Convert the records from the line with "Relative to the" through the line with "25.3 meters" into a Markdown table with the columns No. and Record Line, numbering each line and omitting blank ones.

----------

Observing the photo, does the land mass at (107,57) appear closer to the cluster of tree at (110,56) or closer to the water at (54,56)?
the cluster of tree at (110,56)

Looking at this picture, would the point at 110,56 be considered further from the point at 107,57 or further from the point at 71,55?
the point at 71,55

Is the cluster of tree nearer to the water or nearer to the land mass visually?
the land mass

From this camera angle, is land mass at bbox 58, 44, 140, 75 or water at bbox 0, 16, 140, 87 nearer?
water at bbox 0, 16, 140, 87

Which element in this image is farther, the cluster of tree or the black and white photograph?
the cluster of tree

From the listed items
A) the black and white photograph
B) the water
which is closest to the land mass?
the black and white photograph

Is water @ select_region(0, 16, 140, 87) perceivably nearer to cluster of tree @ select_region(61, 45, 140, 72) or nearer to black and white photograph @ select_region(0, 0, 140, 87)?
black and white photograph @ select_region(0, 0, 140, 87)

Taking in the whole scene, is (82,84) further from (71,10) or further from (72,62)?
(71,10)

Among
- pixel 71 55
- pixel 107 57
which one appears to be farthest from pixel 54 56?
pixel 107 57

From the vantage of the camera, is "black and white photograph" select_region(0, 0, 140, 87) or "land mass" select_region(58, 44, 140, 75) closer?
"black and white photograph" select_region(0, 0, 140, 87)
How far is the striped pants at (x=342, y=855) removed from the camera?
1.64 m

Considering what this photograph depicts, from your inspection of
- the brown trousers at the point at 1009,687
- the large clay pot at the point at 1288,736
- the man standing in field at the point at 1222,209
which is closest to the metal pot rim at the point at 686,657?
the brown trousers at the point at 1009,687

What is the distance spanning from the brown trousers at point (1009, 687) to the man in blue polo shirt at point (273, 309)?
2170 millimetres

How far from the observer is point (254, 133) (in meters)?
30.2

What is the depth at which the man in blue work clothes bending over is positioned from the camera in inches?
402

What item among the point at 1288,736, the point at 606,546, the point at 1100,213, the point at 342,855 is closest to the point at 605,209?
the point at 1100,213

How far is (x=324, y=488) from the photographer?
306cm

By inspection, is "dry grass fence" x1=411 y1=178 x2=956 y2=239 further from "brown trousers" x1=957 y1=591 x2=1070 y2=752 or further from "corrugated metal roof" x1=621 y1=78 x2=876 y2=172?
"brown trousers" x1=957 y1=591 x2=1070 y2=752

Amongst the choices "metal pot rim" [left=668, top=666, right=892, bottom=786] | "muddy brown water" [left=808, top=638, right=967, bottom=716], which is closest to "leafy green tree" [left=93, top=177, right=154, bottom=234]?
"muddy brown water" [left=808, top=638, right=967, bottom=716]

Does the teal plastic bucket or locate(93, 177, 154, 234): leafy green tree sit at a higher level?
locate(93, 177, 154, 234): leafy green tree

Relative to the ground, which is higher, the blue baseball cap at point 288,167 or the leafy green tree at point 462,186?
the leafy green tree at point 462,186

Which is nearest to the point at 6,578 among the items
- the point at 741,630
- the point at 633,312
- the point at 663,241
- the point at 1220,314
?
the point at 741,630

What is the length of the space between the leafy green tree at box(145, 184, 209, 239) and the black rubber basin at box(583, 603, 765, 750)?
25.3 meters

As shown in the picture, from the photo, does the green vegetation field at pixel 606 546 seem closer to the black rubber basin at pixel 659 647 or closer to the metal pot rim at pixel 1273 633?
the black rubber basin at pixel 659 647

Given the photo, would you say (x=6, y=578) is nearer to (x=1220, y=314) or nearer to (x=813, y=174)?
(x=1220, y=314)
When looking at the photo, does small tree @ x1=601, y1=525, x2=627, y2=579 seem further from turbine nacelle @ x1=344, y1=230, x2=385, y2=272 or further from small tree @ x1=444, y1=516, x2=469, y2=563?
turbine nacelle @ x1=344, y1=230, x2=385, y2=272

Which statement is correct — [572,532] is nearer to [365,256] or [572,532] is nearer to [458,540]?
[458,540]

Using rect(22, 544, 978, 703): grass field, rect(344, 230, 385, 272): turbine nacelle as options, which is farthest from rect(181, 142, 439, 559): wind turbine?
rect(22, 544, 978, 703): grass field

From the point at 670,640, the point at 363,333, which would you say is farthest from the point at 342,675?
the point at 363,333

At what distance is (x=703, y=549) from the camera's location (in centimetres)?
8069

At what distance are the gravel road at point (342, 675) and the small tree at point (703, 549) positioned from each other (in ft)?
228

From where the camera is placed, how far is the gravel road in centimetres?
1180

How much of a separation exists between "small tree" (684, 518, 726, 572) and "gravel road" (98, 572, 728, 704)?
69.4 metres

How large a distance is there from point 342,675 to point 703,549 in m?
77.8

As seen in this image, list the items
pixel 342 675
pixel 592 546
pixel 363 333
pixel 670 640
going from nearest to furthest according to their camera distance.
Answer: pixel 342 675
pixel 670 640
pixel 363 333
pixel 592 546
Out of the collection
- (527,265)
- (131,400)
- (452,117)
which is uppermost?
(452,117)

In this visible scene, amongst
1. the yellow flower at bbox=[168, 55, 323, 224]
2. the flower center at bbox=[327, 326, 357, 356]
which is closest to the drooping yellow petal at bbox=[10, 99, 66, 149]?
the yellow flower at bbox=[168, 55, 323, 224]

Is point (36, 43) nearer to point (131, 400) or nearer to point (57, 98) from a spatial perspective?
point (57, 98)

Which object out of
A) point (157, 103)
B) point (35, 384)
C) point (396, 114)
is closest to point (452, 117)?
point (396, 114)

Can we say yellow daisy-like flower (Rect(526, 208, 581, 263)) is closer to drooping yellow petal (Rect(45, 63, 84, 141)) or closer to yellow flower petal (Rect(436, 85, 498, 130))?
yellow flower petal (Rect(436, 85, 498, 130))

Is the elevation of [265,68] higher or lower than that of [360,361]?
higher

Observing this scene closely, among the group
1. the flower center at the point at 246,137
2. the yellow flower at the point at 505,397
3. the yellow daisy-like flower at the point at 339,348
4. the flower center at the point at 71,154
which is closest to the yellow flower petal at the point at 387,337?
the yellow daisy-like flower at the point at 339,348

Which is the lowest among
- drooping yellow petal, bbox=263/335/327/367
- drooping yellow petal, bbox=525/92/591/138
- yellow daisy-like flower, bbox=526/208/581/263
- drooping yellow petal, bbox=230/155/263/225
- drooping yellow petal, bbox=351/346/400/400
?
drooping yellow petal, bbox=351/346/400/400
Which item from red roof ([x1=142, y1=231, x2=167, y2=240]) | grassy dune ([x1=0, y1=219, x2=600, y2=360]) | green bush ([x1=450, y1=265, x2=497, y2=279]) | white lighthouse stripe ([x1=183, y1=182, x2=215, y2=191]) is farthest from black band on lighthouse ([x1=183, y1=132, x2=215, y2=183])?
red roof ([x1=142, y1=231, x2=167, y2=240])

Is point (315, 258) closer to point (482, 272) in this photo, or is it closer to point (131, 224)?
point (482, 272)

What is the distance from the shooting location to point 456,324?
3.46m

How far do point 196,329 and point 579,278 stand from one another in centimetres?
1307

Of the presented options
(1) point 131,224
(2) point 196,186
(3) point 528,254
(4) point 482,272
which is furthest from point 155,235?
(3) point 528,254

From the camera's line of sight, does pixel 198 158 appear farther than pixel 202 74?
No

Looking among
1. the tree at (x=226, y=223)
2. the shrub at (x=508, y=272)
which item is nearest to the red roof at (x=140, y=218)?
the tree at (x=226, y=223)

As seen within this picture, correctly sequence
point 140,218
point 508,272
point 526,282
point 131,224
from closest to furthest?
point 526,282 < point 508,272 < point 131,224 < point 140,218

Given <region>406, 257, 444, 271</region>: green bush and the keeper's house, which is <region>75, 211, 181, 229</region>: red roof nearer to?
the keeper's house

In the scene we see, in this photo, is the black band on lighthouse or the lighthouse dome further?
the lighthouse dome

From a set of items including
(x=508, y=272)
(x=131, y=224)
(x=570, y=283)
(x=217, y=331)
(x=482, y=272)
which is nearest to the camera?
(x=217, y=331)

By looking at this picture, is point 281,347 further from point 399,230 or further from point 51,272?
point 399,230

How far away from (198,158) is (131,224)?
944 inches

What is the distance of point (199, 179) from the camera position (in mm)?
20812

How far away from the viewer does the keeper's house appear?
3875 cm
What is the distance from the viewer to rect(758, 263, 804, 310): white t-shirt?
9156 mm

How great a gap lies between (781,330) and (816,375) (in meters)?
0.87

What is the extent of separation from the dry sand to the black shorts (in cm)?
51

----------

EXPECTED OUTPUT
| No. | Record Line |
|---|---|
| 1 | Relative to the ground, which is higher, the blue baseball cap at point 288,167 or the leafy green tree at point 462,186? |
| 2 | the leafy green tree at point 462,186 |
| 3 | Which is nearest to the point at 6,578 among the items |
| 4 | - the point at 741,630 |
| 5 | - the point at 633,312 |
| 6 | - the point at 663,241 |
| 7 | - the point at 1220,314 |
| 8 | ? |
| 9 | the point at 741,630 |
| 10 | What is the length of the space between the leafy green tree at box(145, 184, 209, 239) and the black rubber basin at box(583, 603, 765, 750)? |
| 11 | 25.3 meters |